(Short task):
Starting with the line that has "What distance is there" in it, repeat every line through the last one, word for word, and give nothing more.

(Records):
• • • • • • •

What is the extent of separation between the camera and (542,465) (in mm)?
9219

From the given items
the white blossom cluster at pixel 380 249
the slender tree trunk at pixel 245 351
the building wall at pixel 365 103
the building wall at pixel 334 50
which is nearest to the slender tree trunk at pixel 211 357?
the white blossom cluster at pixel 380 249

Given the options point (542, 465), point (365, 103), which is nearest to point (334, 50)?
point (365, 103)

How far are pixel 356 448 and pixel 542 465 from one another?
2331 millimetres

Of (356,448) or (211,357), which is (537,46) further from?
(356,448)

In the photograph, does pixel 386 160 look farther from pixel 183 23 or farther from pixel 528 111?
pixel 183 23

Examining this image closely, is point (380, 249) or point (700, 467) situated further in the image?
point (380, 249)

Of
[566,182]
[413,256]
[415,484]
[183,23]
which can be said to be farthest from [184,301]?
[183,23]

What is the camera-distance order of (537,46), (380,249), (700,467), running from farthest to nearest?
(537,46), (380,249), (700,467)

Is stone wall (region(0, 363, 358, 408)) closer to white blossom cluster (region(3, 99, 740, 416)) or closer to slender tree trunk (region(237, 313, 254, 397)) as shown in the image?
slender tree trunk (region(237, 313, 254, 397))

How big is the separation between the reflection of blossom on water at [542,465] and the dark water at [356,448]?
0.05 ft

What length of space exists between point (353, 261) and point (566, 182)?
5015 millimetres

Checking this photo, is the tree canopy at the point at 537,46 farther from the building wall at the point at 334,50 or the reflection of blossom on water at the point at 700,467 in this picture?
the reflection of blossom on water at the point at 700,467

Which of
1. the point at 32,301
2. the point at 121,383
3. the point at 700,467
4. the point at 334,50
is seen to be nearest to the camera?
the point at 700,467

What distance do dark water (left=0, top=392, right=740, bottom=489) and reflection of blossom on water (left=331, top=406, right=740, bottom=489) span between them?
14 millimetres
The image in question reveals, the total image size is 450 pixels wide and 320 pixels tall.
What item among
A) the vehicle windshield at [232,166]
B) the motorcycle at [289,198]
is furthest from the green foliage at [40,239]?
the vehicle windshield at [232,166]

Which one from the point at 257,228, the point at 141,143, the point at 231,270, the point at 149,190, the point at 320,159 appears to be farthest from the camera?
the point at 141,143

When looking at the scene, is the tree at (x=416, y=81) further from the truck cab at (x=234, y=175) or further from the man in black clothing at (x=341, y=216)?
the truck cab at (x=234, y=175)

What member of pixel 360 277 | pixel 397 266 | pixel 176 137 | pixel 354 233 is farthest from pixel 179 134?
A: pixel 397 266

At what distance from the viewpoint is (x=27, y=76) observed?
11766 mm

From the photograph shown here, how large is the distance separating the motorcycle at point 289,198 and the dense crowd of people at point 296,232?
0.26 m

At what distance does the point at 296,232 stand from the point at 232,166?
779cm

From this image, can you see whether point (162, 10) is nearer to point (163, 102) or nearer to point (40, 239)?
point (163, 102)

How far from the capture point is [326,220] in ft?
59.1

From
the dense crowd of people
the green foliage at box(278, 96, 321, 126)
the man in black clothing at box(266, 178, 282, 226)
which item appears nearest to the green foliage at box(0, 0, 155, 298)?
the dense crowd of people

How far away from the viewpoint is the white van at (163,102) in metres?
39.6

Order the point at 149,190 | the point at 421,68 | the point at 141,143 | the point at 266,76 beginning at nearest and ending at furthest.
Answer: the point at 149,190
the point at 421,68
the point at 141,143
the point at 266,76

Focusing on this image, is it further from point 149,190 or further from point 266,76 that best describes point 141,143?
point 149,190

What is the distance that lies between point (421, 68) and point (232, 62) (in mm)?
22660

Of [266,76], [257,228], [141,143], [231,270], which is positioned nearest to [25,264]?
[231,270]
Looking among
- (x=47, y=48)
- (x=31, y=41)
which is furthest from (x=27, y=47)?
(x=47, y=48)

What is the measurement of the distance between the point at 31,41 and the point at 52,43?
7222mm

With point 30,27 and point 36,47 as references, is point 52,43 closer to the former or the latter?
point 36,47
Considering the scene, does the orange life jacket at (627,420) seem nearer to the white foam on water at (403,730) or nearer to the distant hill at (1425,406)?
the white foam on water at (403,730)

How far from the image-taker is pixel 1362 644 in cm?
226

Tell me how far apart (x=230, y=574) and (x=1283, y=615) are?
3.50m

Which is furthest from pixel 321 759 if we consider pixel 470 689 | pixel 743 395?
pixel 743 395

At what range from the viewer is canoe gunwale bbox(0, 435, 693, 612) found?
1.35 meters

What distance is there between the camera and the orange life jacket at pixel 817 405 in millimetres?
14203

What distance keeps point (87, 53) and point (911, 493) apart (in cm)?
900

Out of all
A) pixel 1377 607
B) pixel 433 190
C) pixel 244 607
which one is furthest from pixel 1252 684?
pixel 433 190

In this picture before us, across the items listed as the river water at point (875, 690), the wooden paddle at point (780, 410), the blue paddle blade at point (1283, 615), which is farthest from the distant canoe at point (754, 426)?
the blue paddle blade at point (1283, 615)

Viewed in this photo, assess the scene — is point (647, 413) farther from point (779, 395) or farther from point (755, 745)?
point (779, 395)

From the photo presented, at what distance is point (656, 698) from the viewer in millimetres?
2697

• • • • • • •

(Answer to this exercise):
What distance is there between the camera and the orange life jacket at pixel 817 405 in millimetres?
14203

What distance keeps point (87, 53) and point (911, 493) apart (in cm)?
900

Out of all
A) pixel 1377 607
B) pixel 433 190
C) pixel 244 607
which one is furthest from pixel 1252 684?
pixel 433 190

In this picture before us, across the items listed as the river water at point (875, 690), the wooden paddle at point (780, 410), the blue paddle blade at point (1283, 615), which is farthest from the distant canoe at point (754, 426)?
the blue paddle blade at point (1283, 615)

Viewed in this photo, assess the scene — is point (647, 413) farther from point (779, 395) or farther from point (755, 745)?
point (779, 395)

From the photo presented, at what distance is point (656, 698) from the viewer in millimetres?
2697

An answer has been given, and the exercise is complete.